Integrin clustering is driven by mechanical resistance from the glycocalyx and the substrate
Entry by Angelo Mao, AP 225, Fall 2010
Title: Integrin clustering is driven by mechanical resistance from the glycocalyx and the substrate
Authors: Paszek M, et al
Journal: PloS Computational Biology
Volume: Vol 5(12)
The authors create a model for integrin-ligand binding dynamics out of only several elements: the substrate, the cell surface, the intervening glycocalyx layer, integrins, and ligands. Due to the fact that an integrin-ligand bond deforms the surface of the cell and substrate to increase proximity between free ligands and integrins, the model demonstrates that integrin-ligand binding is a cooperative event, leading to integrin clustering. This model matches experimental observations relating ligand density, substrate stiffness, and other factors to integrin-ligand binding.
soft matter keywords: extracellular matrix, substrate, Hill coefficient
The authors used a lattice spring model (LSM) to model the stress and strain of the deformable cell membrane and substrate surface.
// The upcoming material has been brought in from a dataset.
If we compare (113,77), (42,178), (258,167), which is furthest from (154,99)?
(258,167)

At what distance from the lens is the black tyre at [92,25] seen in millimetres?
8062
In this model, the materials were treated as having nodes attached by springs. The integrin-ligand bonds themselves were treated as Hookian springs, and the kinetics of the bond formation as a function of distance followed Bell's model. More specifically, within a certain distance, integrin and ligands attracted each other, and this affinity followed Boltzmann's distribution. The glycocalyx layer between the cell and its substrate was also modeled as a spring. As part of this model, the integrins were allowed to diffuse through the cell layer, and this was modeled by Monte Carlo simulation; the progression of the system as a whole was also simulated by Monte Carlo. Moreover, the movement of unbound integrins was different from that of bound integrins, and subject to a "hop" reaction. To analyze clustering of integrins on the cell surface, Ripley's K-functions were maximized. (The Ripley's K-function is a way of analyzing how dot clustering deviates from a Poisson distribution.)
Figure 3 is a good pictoral representation, derived from the researchers' model, explaining why cooperative integrin binding occurs. The first bond deforms the membrane so that the membrane is closer to the substrate at that point than others. Integrins near that first bond would be closer to ligands on the substrate, and the affinity between integrin and ligand would lead to integrin translation across the surface of the cell membrane, clustering, and patch of integrin-ligand bonds. One can imagine that the initial dark blue points in the earlier time points of Figure 2 led to deformation of the cell membrane as shown in figure 3, and subsequent clustering.
The authors varied parameters such as ligand density, substrate stiffness, and glycocalyx stiffness. Figure 4 shows the model's results of how bond number and Hill coefficient (which is indicative of cooperative binding) change with substrate stiffness and ligand density; the Y in figure 3A indicates the Young's modulus of the substrate. The logarithmic shape of figure A is indicative of cooperative binding, and the Hill coefficients are shown in B. Cooperativity is minor on soft substrates, the authors posit, because the substrate is so soft that cooperativity is unimportant. Cooperativity increases linearly (aka from the Hill coefficient) up to a certain stiffness.
Various models had been proposed to explain integrin-ligand formation, which is characterized by clustering and variations based on substrate and ligand density variation. This model shows that the observed changes may occur solely from the energetics involved in integrin-ligand bonds, and the ability of integrins to migrate through the cell membrane. Previous studies do show, however, that there are intracellular components that affect integrin-ligand bonds, so this model only encapsulates a part of all integrin-ligand binding events. This model also has implications to the creation of soft materials for cell behavior, since it clearly shows that properties of the substrate strongly regulate binding. One of the more interesting predictions of the model is the time scale, which shows that most integrin-ligand bonds form and most clustering occurs within the first minute (figure 2). Comparing this time scale against that of the downstream biological effects of the bond formation would be interesting. Lastly, this model is philosophically interesting because it suggests that complex biological phenomena can be explained by the energies of physical interactions. This model has limitations, however. The most significant one, probably, is that it assumes that the cell is resting peacefully on the glycocalyx layer on the substrate, an assumption that would be false in situations of fluid shear stress or other mechanical strain, as occurs in many physiological environments.